Читать «Волки и медведи» онлайн - страница 4
Фигль-Мигль
Когда трамвай окончил свой путь в глубинах Коломны, Фиговидец соскочил на выметенную брусчатку и первым же делом, подняв голову, увидел беспощадную, нагло-яркую вывеску фриторга – того самого, в чьё появление в Городе отказывался верить. Теперь верить или не верить приходилось собственным глазам.
И жизнь продолжилась. («Случай твой самый простой, терпеть его надо без жёлчи».) Единственным временем, когда он мог дышать свободно, были закат и вечерние сумерки: утром ему было тошно, днём – тяжко, а ночью – страшно. В разгаре зимы заката и сумерек всего полчаса, и мало-помалу, не успевая перевести дыхание, Фиговидец вмёрз в своё горе. За плотно запертыми дверями он выплакивал, выкрикивал в рыданиях душу, а на людях с растущей ожесточённостью бросался на каждого, любого, кто подворачивался под руку: язвил, калечил. Ему было больно, но страх он утратил, полагая, что худшее уже случилось, – а за самоё жизнь он, как ему казалось, не цеплялся.
В эти сумрачные дни Фиговидец неожиданно для всех, включая себя, сошёлся с Аристидом Ивановичем.
После смерти Вильегорского старик предсказуемо сдал. Сперва он не верил – и особенно похороны утвердили его в мысли, что разыгрывается искусственный и непристойный фарс. Он протолкался к гробу, долго всматривался в мёртвое лицо и наконец сказал, не в полный голос и сквозь зубы, но повелительно и с каким-то нетерпением: «Вильегорский, вставайте! Хватит уже дурачиться!» Он так настырно и цепко хватал бортик гроба, что скорбящим помнилось, будто Аристид Иванович вот-вот туда полезет, и они стояли наготове, но никто не рискнул вмешаться, пока он наконец не отошёл сам и запыхтел. Тогда его бережно приняли под руки.
Потом он гневался и дал волю не горю, а своему дурному характеру. Аристид Иванович не мог вообразить, что человек, который, как вдруг оказалось, занимал в его жизни такое важное место – что с того, что они были враги, соперники, – посмеет его оставить.

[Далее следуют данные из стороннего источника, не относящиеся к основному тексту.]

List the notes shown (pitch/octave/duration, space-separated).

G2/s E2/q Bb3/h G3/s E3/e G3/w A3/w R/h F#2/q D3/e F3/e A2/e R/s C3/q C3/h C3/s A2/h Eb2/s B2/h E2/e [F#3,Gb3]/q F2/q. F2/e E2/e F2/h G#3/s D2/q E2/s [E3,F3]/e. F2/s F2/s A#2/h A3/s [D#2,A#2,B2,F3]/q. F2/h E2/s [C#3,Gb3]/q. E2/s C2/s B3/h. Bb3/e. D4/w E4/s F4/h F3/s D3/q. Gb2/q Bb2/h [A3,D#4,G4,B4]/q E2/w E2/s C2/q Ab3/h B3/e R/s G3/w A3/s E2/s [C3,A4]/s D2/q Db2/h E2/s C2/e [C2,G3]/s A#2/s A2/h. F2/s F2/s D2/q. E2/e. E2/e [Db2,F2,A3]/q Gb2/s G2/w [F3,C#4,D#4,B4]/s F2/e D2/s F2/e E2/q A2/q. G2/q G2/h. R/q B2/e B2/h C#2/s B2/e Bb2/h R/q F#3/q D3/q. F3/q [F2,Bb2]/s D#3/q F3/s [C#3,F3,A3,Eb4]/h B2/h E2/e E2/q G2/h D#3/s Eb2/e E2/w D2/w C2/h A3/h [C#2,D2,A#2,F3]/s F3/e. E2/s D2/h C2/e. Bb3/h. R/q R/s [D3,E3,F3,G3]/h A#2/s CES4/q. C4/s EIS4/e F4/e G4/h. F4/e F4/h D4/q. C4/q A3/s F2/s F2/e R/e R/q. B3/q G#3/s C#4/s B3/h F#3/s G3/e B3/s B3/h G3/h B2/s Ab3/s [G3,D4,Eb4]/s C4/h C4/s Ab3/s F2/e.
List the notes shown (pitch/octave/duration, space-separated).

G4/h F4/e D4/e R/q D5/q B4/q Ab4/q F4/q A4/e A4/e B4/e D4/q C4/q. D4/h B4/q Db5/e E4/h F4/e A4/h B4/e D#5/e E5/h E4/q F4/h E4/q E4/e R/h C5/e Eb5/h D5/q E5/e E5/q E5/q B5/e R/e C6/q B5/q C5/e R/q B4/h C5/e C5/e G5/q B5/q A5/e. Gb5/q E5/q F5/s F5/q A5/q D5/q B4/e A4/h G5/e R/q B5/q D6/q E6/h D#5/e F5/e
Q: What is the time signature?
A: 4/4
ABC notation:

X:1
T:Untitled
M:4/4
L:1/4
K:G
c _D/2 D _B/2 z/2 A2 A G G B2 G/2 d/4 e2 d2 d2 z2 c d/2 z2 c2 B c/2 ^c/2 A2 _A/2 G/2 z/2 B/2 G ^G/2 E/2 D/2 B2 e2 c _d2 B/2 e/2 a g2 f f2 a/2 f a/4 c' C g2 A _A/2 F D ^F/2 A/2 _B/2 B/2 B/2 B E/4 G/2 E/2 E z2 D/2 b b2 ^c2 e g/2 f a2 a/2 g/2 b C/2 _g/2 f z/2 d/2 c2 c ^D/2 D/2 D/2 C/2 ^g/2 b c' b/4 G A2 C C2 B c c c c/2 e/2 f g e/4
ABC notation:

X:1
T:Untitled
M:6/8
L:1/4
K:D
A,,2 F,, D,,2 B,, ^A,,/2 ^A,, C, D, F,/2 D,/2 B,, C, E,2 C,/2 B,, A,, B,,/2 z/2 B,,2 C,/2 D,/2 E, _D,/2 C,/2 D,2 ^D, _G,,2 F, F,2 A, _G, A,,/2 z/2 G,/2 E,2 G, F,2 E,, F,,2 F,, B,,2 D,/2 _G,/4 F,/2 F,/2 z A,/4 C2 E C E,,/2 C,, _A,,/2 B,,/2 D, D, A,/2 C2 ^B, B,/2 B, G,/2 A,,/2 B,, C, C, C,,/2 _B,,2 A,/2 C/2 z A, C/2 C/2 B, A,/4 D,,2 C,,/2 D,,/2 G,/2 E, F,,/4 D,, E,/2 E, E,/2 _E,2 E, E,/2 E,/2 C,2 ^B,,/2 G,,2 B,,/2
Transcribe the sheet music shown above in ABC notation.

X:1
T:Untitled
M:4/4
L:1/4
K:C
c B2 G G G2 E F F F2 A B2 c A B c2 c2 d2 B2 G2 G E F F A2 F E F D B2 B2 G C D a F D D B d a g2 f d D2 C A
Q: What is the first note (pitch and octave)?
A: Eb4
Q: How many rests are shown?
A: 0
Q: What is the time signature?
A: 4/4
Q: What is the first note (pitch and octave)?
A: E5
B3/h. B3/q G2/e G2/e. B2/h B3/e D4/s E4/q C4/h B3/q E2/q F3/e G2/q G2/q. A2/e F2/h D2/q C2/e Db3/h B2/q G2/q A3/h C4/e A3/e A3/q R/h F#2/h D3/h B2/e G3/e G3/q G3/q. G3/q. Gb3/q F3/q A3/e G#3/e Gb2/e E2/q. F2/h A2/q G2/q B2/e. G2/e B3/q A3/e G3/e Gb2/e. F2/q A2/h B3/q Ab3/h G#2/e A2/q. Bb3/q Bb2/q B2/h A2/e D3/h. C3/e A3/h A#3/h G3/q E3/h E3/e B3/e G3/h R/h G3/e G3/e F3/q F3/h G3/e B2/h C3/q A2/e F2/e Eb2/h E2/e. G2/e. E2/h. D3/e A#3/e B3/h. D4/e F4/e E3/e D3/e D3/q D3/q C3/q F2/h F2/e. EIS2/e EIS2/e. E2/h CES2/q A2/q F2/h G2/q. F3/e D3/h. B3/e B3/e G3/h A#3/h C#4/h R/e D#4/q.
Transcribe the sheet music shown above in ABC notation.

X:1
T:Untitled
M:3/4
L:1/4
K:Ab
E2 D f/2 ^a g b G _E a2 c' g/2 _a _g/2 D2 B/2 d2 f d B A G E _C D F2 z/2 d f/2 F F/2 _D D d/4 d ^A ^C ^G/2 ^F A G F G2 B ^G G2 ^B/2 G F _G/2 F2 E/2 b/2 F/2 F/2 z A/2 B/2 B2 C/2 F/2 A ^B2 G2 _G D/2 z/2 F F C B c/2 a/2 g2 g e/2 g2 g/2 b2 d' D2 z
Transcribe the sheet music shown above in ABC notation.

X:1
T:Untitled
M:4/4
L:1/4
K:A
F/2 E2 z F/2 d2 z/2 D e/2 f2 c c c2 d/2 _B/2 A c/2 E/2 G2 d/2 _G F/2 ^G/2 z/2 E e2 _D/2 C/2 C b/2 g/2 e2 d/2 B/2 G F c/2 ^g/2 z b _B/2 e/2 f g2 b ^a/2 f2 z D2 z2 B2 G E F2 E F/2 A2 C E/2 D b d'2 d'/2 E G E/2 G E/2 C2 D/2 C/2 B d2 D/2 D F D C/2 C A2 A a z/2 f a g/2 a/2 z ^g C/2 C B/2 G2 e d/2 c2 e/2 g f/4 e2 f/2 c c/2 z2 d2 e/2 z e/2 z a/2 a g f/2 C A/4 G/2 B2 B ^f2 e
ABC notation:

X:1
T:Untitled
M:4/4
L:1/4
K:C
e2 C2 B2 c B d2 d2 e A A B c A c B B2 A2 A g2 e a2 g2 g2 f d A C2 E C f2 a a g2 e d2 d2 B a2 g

Люди, да ещё в таком возрасте, редко умирают по своей воле, намекал Аристиду Ивановичу внутренний голос, но Аристид Иванович не желал слушать, тем более что у него в запасе было много внутренних голосов. Он всегда мог выбирать и сейчас выбрал голоса позлее, поотчётливее, без потуг на нелицеприятность – и вот те-то разорались со всей отвагой, с удовольствием, представив покойного кругом виноватым.
В порыве гнева Аристид Иванович выразил готовность взять к себе животных – всю компанию, пёсиков и котиков, – но родственники Вильегорского в ужасе дрогнули, и звери разлучились, разойдясь по семьям племянниц.
«А! – сказал Аристид Иванович. – А!» И теперь от него шарахались не только аспиранты и члены учёного совета, но и прохожие на улице, даже бакалейщик, даже мясник. Внешне он стал спокойнее, ведь гнев – это не всегда косматый зверь или пламя пожара. Гнев стал угрюмой яростью льда, бесстрастно вползающего на всё новые пространства, вчера ещё весёлые леса и чистую воду. Он стал спокойнее, а страху нагонял больше прежнего, вдобавок к языку, за которым и раньше не следил, распуская руки. Дивное было зрелище, когда Аристид Иванович, в полном самообладании, подпирал своё мнение клюкою, без разбора лупя по рукам и спинам мужчин, женщин, детей. Палка была добротная, бешенство-непритворно, пострадавшие напрасно делали вид, что всё понимают. («Ненависти теперь прощается всё, любви – ничего».) С Фиговидцем, случайно выскочившим ему под ноги между двумя сугробами, он попробовал тот же финт, но не на того напал. Стоило старичишке размахнуться, как его палка порхнула в одну сторону, а сам он – в другую.